Costain provided transport to the church and refreshments for the people attending the service on Thursday, many of whom were visibly moved by the event.

People who had come from surrounding villages to pay their respects stood solemnly forming the congregation in the ancient churchyard and a shared responsibility to those laid to rest to give them a peaceful re-burial resonated silently.

Rev’d Dr Stephen Wigley, Chair of the Wales Synod of the Methodist Church in Britain led the service as he read Psalm 121 followed by Rev’d Catherine Lewis with a reading from Revelation 21. V1-7.

As we sang ‘Love Divine’, the bitter wind and icy rain cleared for that moment to welcome the sun to shine upon us as we stood listening to piper John Campbell play a fitting tribute by the trench strewn with roses, and headed by a temporary wooden cross whilst Rev’d Lewis and Rev’d Bill Jones scattered the earth.

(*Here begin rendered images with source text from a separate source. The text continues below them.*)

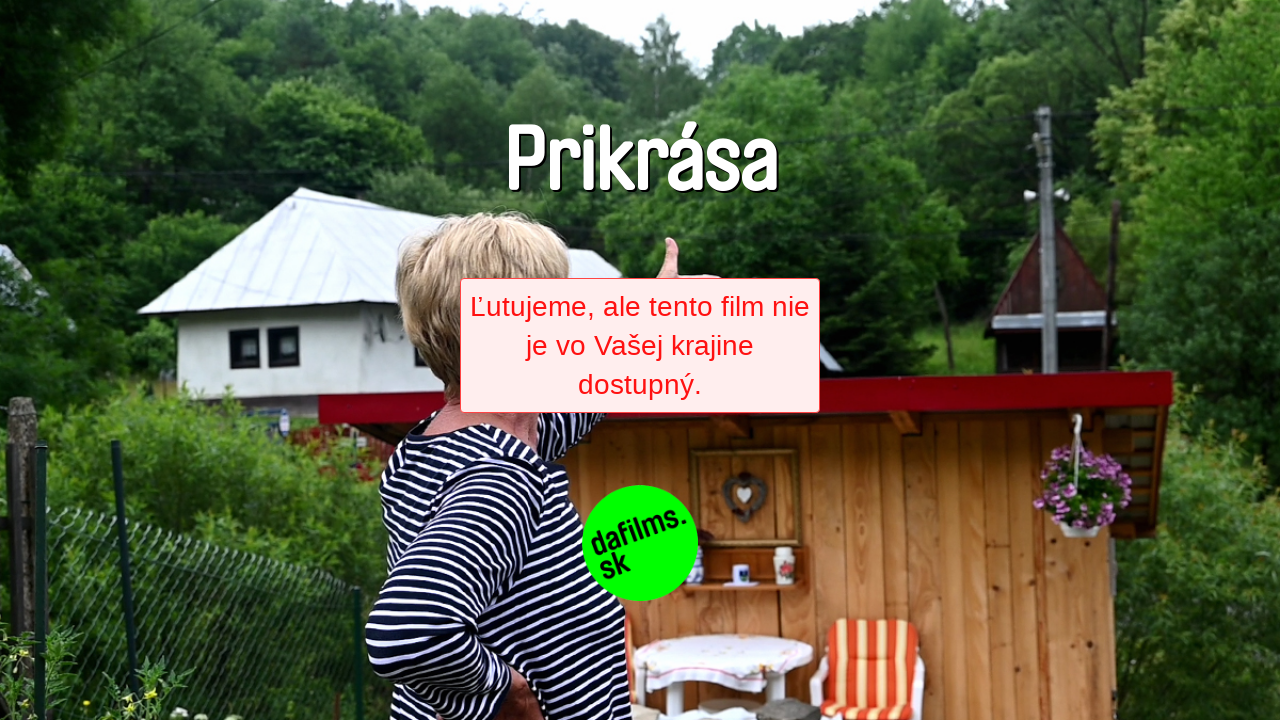

--- FILE ---
content_type: text/html; charset=UTF-8
request_url: https://dafilms.sk/embed/I2cmIit7CuKvJj9J?_locale=sk
body_size: 1136
content:
<!doctype html>
<html lang="sk">
	<head>
		<meta charset="utf-8" />
		<title>Prikrása</title>
		<link rel="icon" type="image/x-icon" href="/img/favicon/sk/favicon.ico" />
		<meta name="viewport" content="width=device-width, initial-scale=1.0" />
		<meta name="robots" content="noindex" />
		<link href="/videojs/skins/jwlike/videojs.min.css" rel="stylesheet" />
				<link rel="stylesheet" href="/compiled/embed.css?v1746173223" />
		
					<style type="text/css">
				body {
					background-image: url('/media/gallery/2022/11/24/Prikrasa_1.jpg');
				}
			</style>
			</head>
	<body>
		<script src="https://www.gstatic.com/cv/js/sender/v1/cast_sender.js?loadCastFramework=1"></script>
		<script src="/videojs/video.min.js"></script>
		<script src="/videojs/nuevo.min.js"></script>
        <script src="/videojs/audio-track-patch.js"></script>
		<script src="/videojs/plugins/videojs-chromecast.min.js"></script>
		<script src="/videojs/plugins/videojs-analytics/dist/videojs-analytics.min.js"></script>

        <script src="/videojs/plugins/videojs-contrib-eme.min.js"></script>
        <script src="/videojs/plugins/videojs-contrib-dash.min.js"></script>

					<div class="banner-not-permitted">
				<div class="layer-shadow"></div>
				<div class="banner-caption banner-caption--embeed">
					<div class="banner-caption--embeed-inner">
						<h1>Prikrása</h1>

						<div class="banner-caption-inner">
							<noscript>
								<p class="error-msg-block"><span data-nosnippet>Prosím, povoľte vo svojom prehliadači JavaScript, aby ste mohli pokračovať. </span></p>
							</noscript>

							
															<p class="error-msg-block">
									<span data-nosnippet>Ľutujeme, ale tento film nie je vo Vašej krajine dostupný. </span>
								</p>

								<img src="/img/embed/watermark-sk.png" alt="dafilms" width="116" height="116" class="watermark" />
													</div>
					</div>
				</div>
			</div>
		

					<script type="text/javascript" src="/compiled/embed.js?v1746173223"></script>
		

		
	
		<script type="text/javascript">
		var google_conversion_id = 967336648;
		var google_custom_params = window.google_tag_params;
		var google_remarketing_only = true;
	</script>

	<script type="text/javascript" src="//www.googleadservices.com/pagead/conversion.js"></script>

	<noscript>
		<div style="display:inline;">
			<img height="1" width="1" style="border-style:none;" alt="" src="//googleads.g.doubleclick.net/pagead/viewthroughconversion/967336648/?guid=ON&amp;script=0"/>
		</div>
	</noscript>

		<script type="text/javascript">var seznam_retargeting_id = 43968;</script>
	<script type="text/javascript" src="//c.imedia.cz/js/retargeting.js"></script>




	
	

	
		
			
		
        

	</body>
</html>
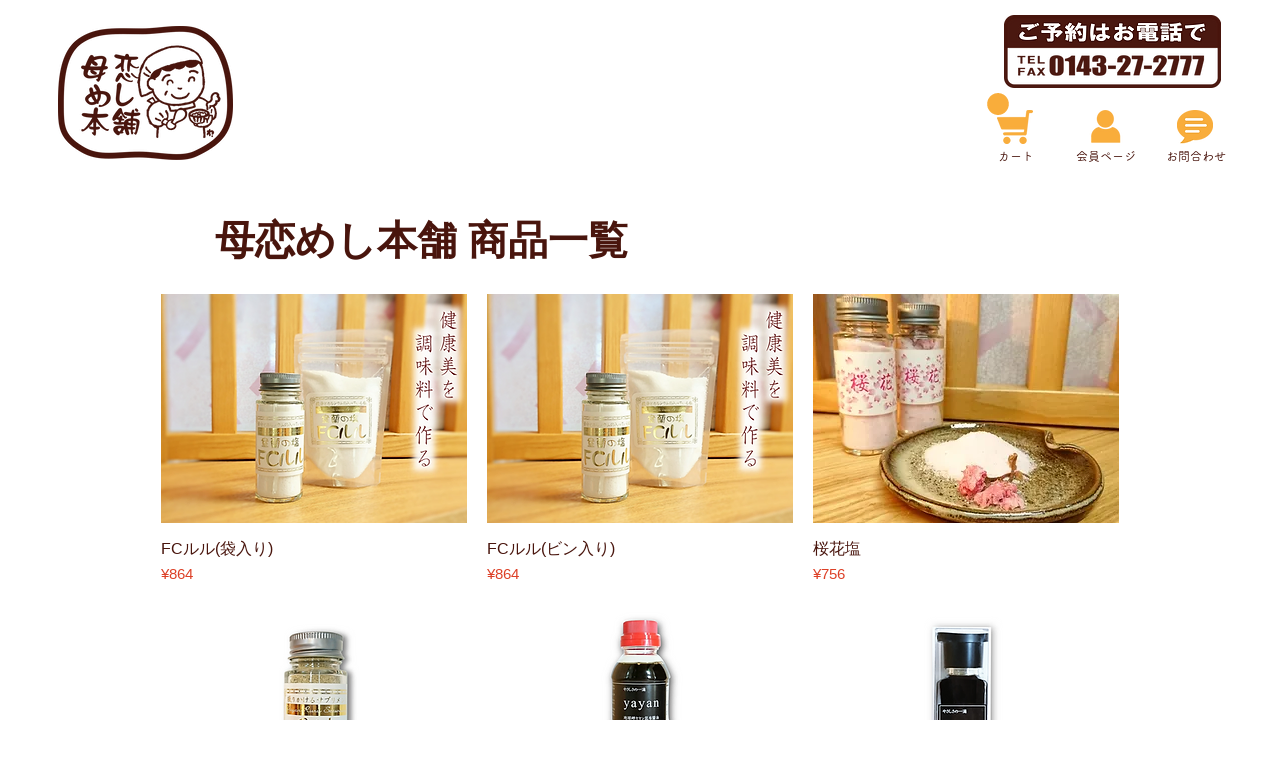

--- FILE ---
content_type: text/html; charset=utf-8
request_url: https://www.google.com/recaptcha/api2/aframe
body_size: 268
content:
<!DOCTYPE HTML><html><head><meta http-equiv="content-type" content="text/html; charset=UTF-8"></head><body><script nonce="H36lrUyKajuVx7qWvMorzA">/** Anti-fraud and anti-abuse applications only. See google.com/recaptcha */ try{var clients={'sodar':'https://pagead2.googlesyndication.com/pagead/sodar?'};window.addEventListener("message",function(a){try{if(a.source===window.parent){var b=JSON.parse(a.data);var c=clients[b['id']];if(c){var d=document.createElement('img');d.src=c+b['params']+'&rc='+(localStorage.getItem("rc::a")?sessionStorage.getItem("rc::b"):"");window.document.body.appendChild(d);sessionStorage.setItem("rc::e",parseInt(sessionStorage.getItem("rc::e")||0)+1);localStorage.setItem("rc::h",'1769084401425');}}}catch(b){}});window.parent.postMessage("_grecaptcha_ready", "*");}catch(b){}</script></body></html>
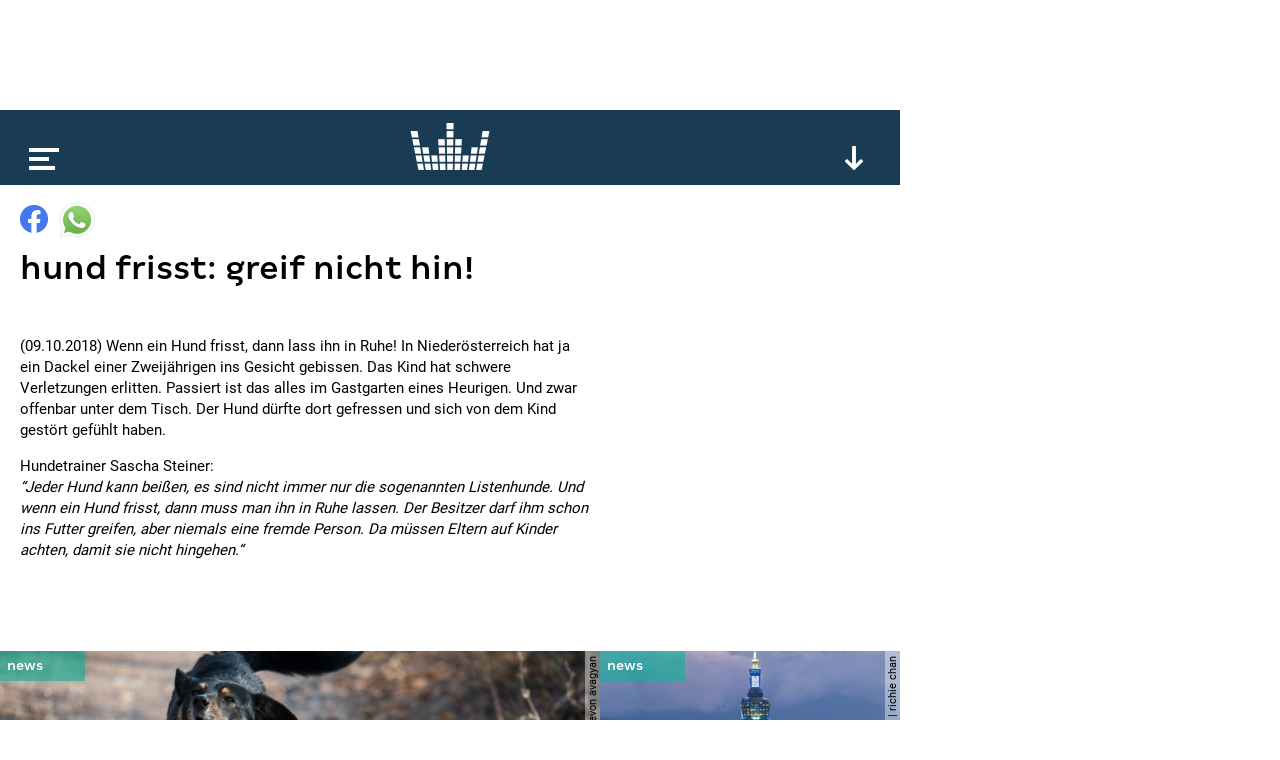

--- FILE ---
content_type: text/html; charset=utf-8
request_url: https://www.google.com/recaptcha/api2/aframe
body_size: 263
content:
<!DOCTYPE HTML><html><head><meta http-equiv="content-type" content="text/html; charset=UTF-8"></head><body><script nonce="cufINE5oLzvuwlws0idAsQ">/** Anti-fraud and anti-abuse applications only. See google.com/recaptcha */ try{var clients={'sodar':'https://pagead2.googlesyndication.com/pagead/sodar?'};window.addEventListener("message",function(a){try{if(a.source===window.parent){var b=JSON.parse(a.data);var c=clients[b['id']];if(c){var d=document.createElement('img');d.src=c+b['params']+'&rc='+(localStorage.getItem("rc::a")?sessionStorage.getItem("rc::b"):"");window.document.body.appendChild(d);sessionStorage.setItem("rc::e",parseInt(sessionStorage.getItem("rc::e")||0)+1);localStorage.setItem("rc::h",'1769116715562');}}}catch(b){}});window.parent.postMessage("_grecaptcha_ready", "*");}catch(b){}</script></body></html>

The original remaining headstones will eventually be placed on the graves, along with a stone memorial for all the unknown who lie there.

After so many years of being hidden out of sight, blanketed by dense overgrowth and ivy, so long nameless and overlooked we pray these souls can now rest in peace no longer hidden in this beautiful forever resting place high up on the hill with the Welsh mountains that they were born in surrounding them.